Trying to see if I need to start the process of getting approvals to move my ESXi farm from 5.1 to 5.5. At this point, I am running 4 hosts supporting about 20-25 VM's depending on the number of projects I am supporting at any given time.
I have vCenter server helping to manage this.
I have been looking at 5.5 but dont see a lot of differences for an install of my size.
Would appreciate any suggestions/pointers
Ron
I think you should start look the new features of version 5.5: New features in VMware vSphere 5.5 (2058665)
And here is another blog post with a summary of what's new in vSphere 5.5: A Summary of What’s New in vSphere 5.5 | VMware vSphere Blog - VMware Blogs
Hey Rnutter0,
The articles Richardson Porto laided out should direct you in the right direction, however here is the long and short of it:
You will upgrade your enviroment in this order:
SSO
Web Client
Inventory Service
vCenter
Other plugins AKA Update Manager, SRM, ect
ESXi hosts upgrade - This can be done with Update Manager, Stand alone upgrade, or a fresh install
Vmware tools on all VM's
Upgrade hardware version of your VM's if you so choose. Just remeber if you decide to go to hardware version 10, you can then ONLY manager your VM's with hardware version 10 through the WebClient, so its highly reccomended that you keep your vCenter version 8 or 9 if its virtual as it avoids management issues if you have problems with vCenter(AKA your having vCenter issues but you can't managed it because its down there for you can't get to the web console).
Hope this has helped.
Since I am using vCenter appliance version, sounds like that is the starting point to get started.

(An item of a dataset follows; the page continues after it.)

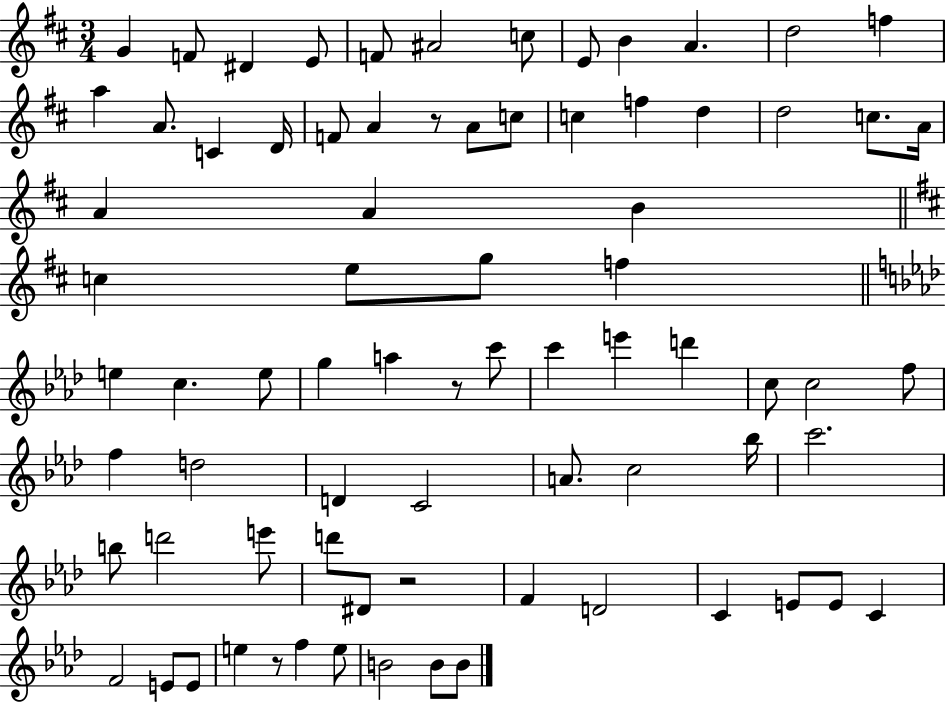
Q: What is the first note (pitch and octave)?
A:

Reviewing the vSphere Platform What's New pdf now. Seeing a few things that would benefit us even though we only a 4 host implementation.

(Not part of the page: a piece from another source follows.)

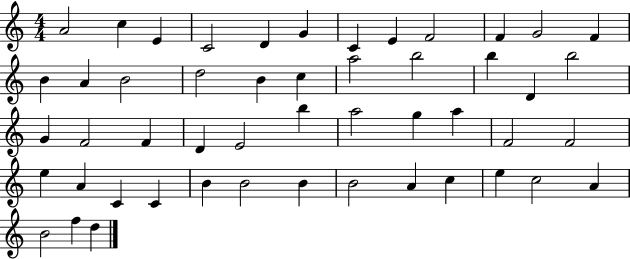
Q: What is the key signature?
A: C major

Appreciate the pointers on where to keep the hardware version for vCenter. Dont want to start going upstream without a paddle.
Got some reading to do as well as setting this up in the lab before committing to what wont be a small upgrade process.
Ron
Yeah if you run the vCenter Appliance, typically everything is rolled into that appliance so it makes the ugprade / installation process much easier.